Sehr geehrter Herr Muchlinsky,
als unsere Auslandsgemeinde einen neuen Pfarrer bekam, führte er einige Änderungen in der Liturgie durch. U.a. nennt er die Kollekte Dankopfer und, daraufhin angesprochen, bestätigte er mir, dass er den Opfergedanken betonen will.
Nach meinem Verständnis enthält "Opfern" immer den "do,ut des"-Gedanken, also man opfert, weil man etwas erreichen möchte. Das widerspricht meiner Auffassung nach der freien Gnadenzusage Gottes.
Ich habe in meiner über 40-jährigen Kirchenzugehörigkeit nie bewusst geopfert, und, ehrlich gesagt, ist mir der Gedanke, dies tun zu sollen, zuwider. Daher meine Frage: Gibt es in einem evangelischen Gottesdienst eine Opferhandlung?
Freundliche Grüße
Oliver Dahlmann
Lieber Herr Dahlmann,
Danke für Ihre Frage! Ich kann es gut verstehen, wenn Sie der Begriff des "Opfers" irritiert und zum Widerspruch reizt.
Daher ist es vielleicht ganz gut, auf diese Irritation so besonders sachlich wie möglich zu schauen und den Begriffen auf den Grund zu gehen.
Während "Kollekte" vom Verb "colligere" (sammeln) herstammt, hat das "Opfer" in unseren heutigen Gottesdiensten eine längere Geschichte.
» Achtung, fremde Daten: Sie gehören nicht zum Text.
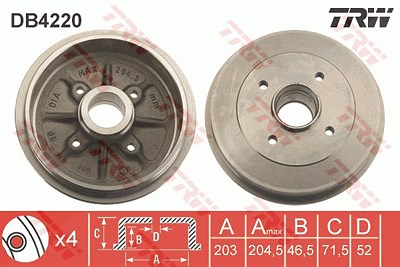 Trw Bremstrommel [Hersteller-Nr. DB4220] für Citroën, Lifan, Peugeot von TRW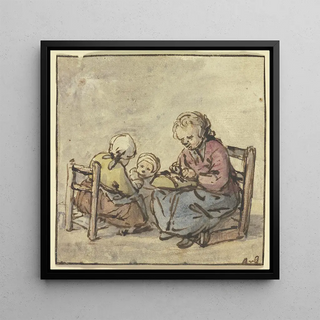 Trois Filles, la plus âgée en train de faire de la dentelle - Adriaen van Ostade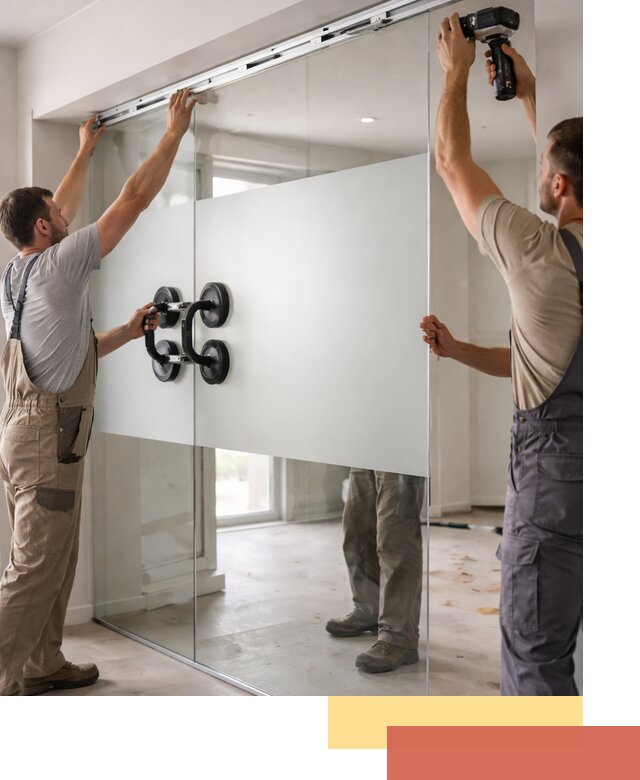 Матовые стеклянные перегородки под ключ в Чехове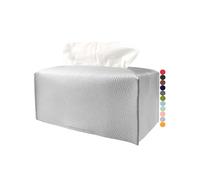 JESMINI Housse de boîte à mouchoirs rectangulaire en cuir synthétique de taille normale Argenté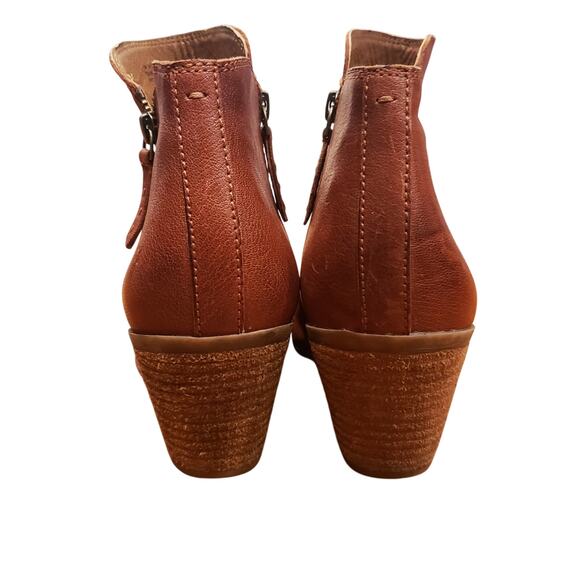 Frye Judith Double Zip Ankle Bootie in Cognac Brown Leather Women's Size 10 - Picture 4 of 9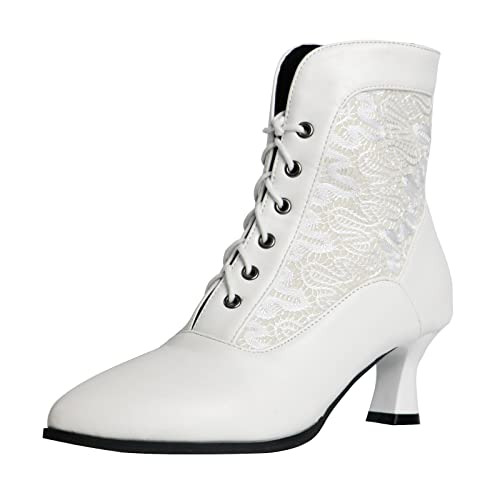 COOLCEPT Damen Vintage Viktorianische Stiefel Schnüren Knöchel Stiefel Almond Toe White Große 35 von COOLCEPT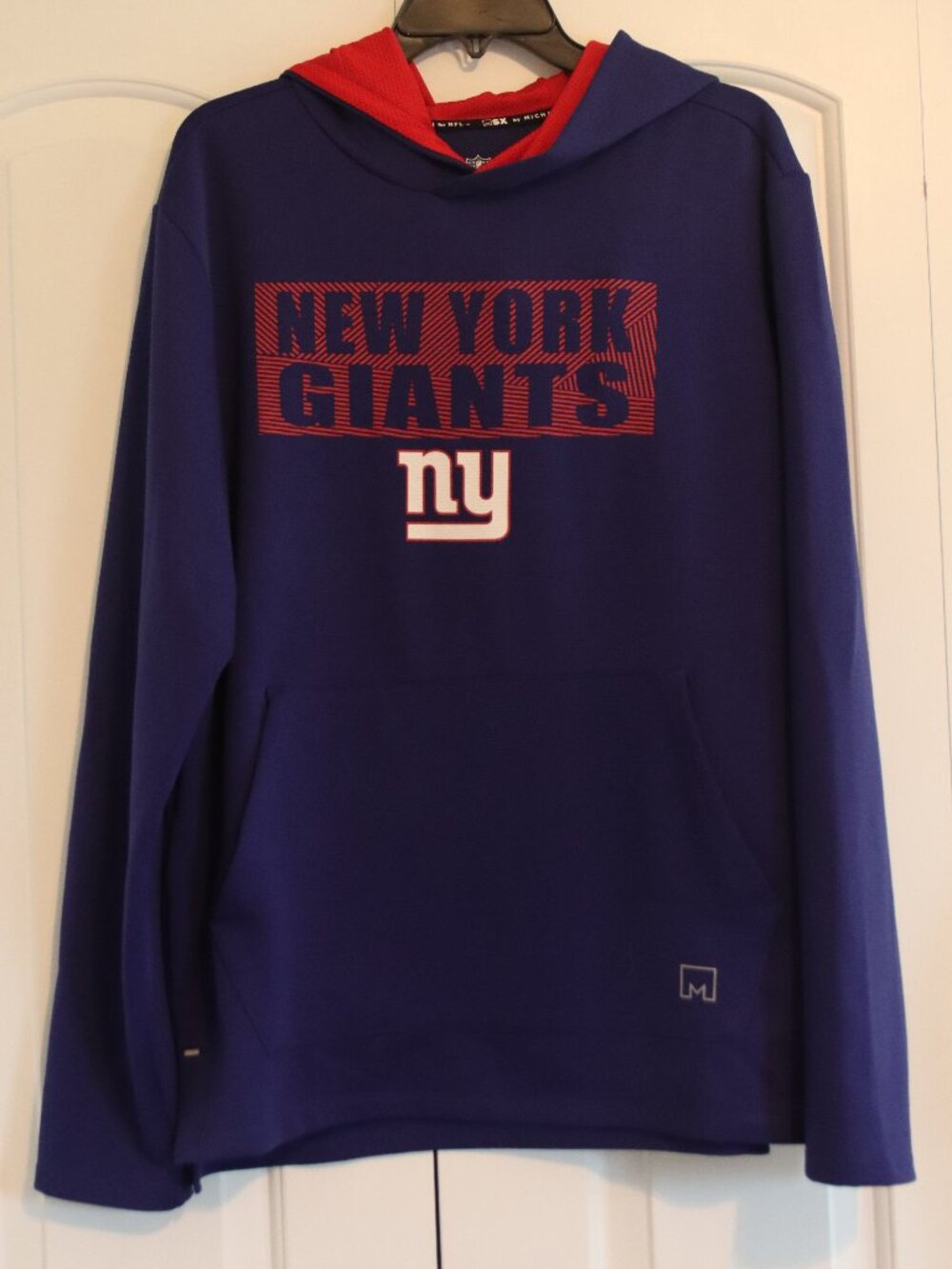 MSX By Michael Strahan NFL New York Giants Blue / Red Hooded Sweatshirt Large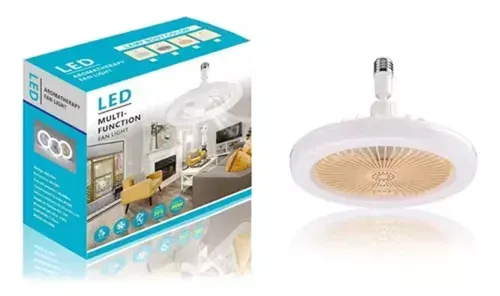 Ventilador Con Luz Led 3 Tonos Con Articulación Para Cambio De Angulo Conexión Directa A La Roseta De Luz 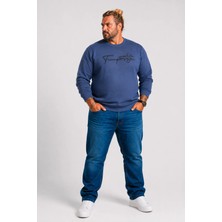 Moc Grande Mocgrande Erkek Büyük Beden Sıfır Yaka Sweat Twenty 24200 INDIGO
Im Alten Testament war ein Opfer eine rituelle Gabe, meist ein Tier, das auf dem Altar dargebracht wurde. Dieses geopferte Tier sollte etwas wieder gutmachen, eine Übertretung eines göttlichen Gebotes - es war ein Sühnopfer. Es gab auch Dankopfer, die sollten dann ausdrücken, dass Gott, der als Schöpfer eine Ernte ermöglicht hat, die ersten Gaben dieser Ernte gehören. Daneben gibt es aber im Alten Testament schon Stimmen, die rituelle Opfer kritisieren und dazu anregen, das "Opfer" nicht rituell darzubringen, sondern an der eigenen Haltung zu arbeiten, die das Opfer aus wirklichen inneren Beweggründen eines Menschen zu einer echten Gabe machen.
Mit dem Tod Jesu Christi am Kreuz ist die Frage nach einem Opfer ein für allemal beantwortet. Wir müssen Gott keine Opfergaben mehr darbringen - wir sollen vielmehr einander beistehen, weil Jesus Christus für uns alle gestorben ist. Der Apostel Paulus ruft die christlichen Gemeinden zu Sammlungen für die (armen) Heiligen in Jerusalem auf (2. Korintherbrief, Kapitel 8 und 9). Aber auch für den Dienst an den Armen der Ortsgemeinde nehmen die Apostel Geld entgegen (Apostelgeschichte, Kapitel 4). Zu allen Zeiten haben Christen in ihren Gottesdiensten, anknüpfend an die Tradition der Urgemeinden, Kollekten gesammelt. Die gesammelten Beträge kamen stets nicht nur den eigenen, sondern auch anderen Gemeinden zugute.
Die Gabe im Kollektenkorb heute macht den engen Zusammenhang von Liturgie und Diakonie - von Gottesdienst und Dienst am Menschen - deutlich. Sie ist als Spende Ausdruck der Selbst-Hingabe dessen, der sie gibt, und damit eine Form tätiger Teilnahme am Geschehen der Feier, deren innerster Kern die Hingabe Jesus Christi ist, der sich die Mitfeiernden anschließen sollen. Der Ursprung der Geldkollekte liegt im Brauch der Urgemeinde, zum sonntäglichen Gemeindegottesdienst auch Essen mitzubringen, das anschließend an die Armen verteilt wurde.
Vielleicht regen Sie ja, lieber Herr Dahlmann, in Ihrer Gemeinde einen Abend zu diesem Thema an?
Liegt in dem Wort "Opfer" etwas, das Sie und die Mitmenschen in der Gemeinde heute nicht mehr mit-tragen können? Oder können Sie den Ursprung in dem Wort "Dankopfer" mit-tragen? Welche Bedeutung hat die Kollekte für die Menschen Ihrer Gemeinde?